Shepard was the founder and first regent of the Molly Reid Chapter of the DAR, established on October 27, 1894, as the descendant of Joseph Cilley, Colonel Thomas Bartlett, Joseph Nealley, Abraham True, Benjamin True and Nathaniel Batchelder. Two months before she died, she celebrated the 50th anniversary of the chapter. In 1905, she was elected state vice-regent of New Hampshire and then served as state regent between 1907 and 1909. She was also a member of the New Hampshire Society of Colonial Dames and the New England Historic Genealogical Society.

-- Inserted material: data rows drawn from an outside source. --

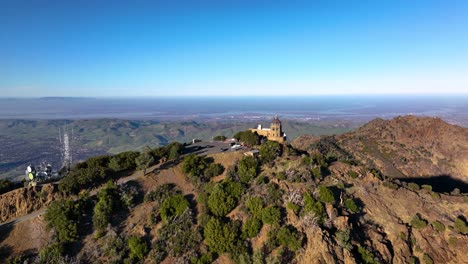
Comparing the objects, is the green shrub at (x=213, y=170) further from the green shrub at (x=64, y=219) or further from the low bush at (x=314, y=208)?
the green shrub at (x=64, y=219)

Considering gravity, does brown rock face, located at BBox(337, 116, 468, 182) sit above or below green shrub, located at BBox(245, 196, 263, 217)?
below

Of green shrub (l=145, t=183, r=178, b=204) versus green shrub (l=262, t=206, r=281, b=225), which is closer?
green shrub (l=262, t=206, r=281, b=225)

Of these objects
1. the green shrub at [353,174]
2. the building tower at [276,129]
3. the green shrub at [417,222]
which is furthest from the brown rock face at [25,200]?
the green shrub at [417,222]

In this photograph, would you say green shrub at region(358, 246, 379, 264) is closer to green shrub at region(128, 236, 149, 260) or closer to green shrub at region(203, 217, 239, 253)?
green shrub at region(203, 217, 239, 253)

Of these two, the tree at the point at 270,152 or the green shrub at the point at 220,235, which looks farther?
the tree at the point at 270,152

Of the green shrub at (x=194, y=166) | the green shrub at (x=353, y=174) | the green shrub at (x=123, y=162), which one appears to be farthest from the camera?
the green shrub at (x=123, y=162)

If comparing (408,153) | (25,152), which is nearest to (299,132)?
(408,153)

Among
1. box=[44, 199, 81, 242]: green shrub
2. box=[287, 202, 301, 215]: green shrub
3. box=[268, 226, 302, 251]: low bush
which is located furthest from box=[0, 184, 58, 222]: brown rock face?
box=[287, 202, 301, 215]: green shrub
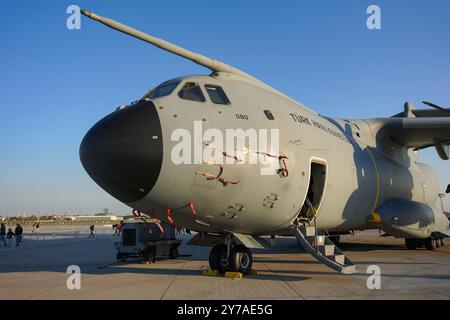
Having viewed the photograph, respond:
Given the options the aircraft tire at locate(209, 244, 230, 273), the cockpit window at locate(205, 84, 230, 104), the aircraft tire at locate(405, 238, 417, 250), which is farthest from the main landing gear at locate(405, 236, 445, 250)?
the cockpit window at locate(205, 84, 230, 104)

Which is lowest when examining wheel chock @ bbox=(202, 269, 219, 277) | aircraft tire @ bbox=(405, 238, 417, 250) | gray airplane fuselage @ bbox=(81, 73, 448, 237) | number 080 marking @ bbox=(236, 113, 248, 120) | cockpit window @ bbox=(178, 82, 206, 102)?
aircraft tire @ bbox=(405, 238, 417, 250)

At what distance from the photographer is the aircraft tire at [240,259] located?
9805 mm

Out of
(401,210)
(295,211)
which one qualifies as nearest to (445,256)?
(401,210)

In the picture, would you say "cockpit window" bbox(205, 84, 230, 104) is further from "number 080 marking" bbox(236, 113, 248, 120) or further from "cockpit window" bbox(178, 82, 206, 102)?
"number 080 marking" bbox(236, 113, 248, 120)

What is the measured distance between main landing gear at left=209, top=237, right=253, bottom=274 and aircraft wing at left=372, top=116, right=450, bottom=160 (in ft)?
25.6

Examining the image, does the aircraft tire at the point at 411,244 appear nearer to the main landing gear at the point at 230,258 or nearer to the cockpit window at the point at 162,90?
the main landing gear at the point at 230,258

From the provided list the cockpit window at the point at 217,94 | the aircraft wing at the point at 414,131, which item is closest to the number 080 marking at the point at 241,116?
the cockpit window at the point at 217,94

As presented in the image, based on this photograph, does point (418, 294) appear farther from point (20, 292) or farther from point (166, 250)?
point (166, 250)

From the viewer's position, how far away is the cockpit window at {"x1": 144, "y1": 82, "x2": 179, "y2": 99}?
8427 mm

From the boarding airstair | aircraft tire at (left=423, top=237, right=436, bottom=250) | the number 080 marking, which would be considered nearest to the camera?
the number 080 marking

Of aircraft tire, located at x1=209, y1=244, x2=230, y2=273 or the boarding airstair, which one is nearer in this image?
the boarding airstair

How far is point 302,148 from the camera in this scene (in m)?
9.61

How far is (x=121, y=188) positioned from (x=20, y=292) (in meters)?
3.45

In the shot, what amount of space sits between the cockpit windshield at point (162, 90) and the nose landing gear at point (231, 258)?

Shepard was an anti women's suffrage activist, and served as chairman of the Board of Directors of the New Hampshire Association Opposed to Woman Suffrage. She was the first female chairman of the Rockingham County Woman's Republican Club of New Hampshire from 1920 and was a charter member of the Derry Women's Club.

Shepard died in 1944 in Boston, Massachusetts.

== Legacy ==
In 2000, the land surrounding the original Shepard family homestead was donated to East Derry as a "gift to the Town of Derry from members of the Shepard family in honor of four generations of the family and their contributions to the town." It is now a conservation area.

In 2019, members of Derry's Molly Reid Chapter of DAR hosted a 125th anniversary ceremony by Shepard's grave at Forest Hill Cemetery, East Derry.

Her grandson Alan Bartlett Shepard was the first astronaut from the United States in space, and her maiden name was his middle name.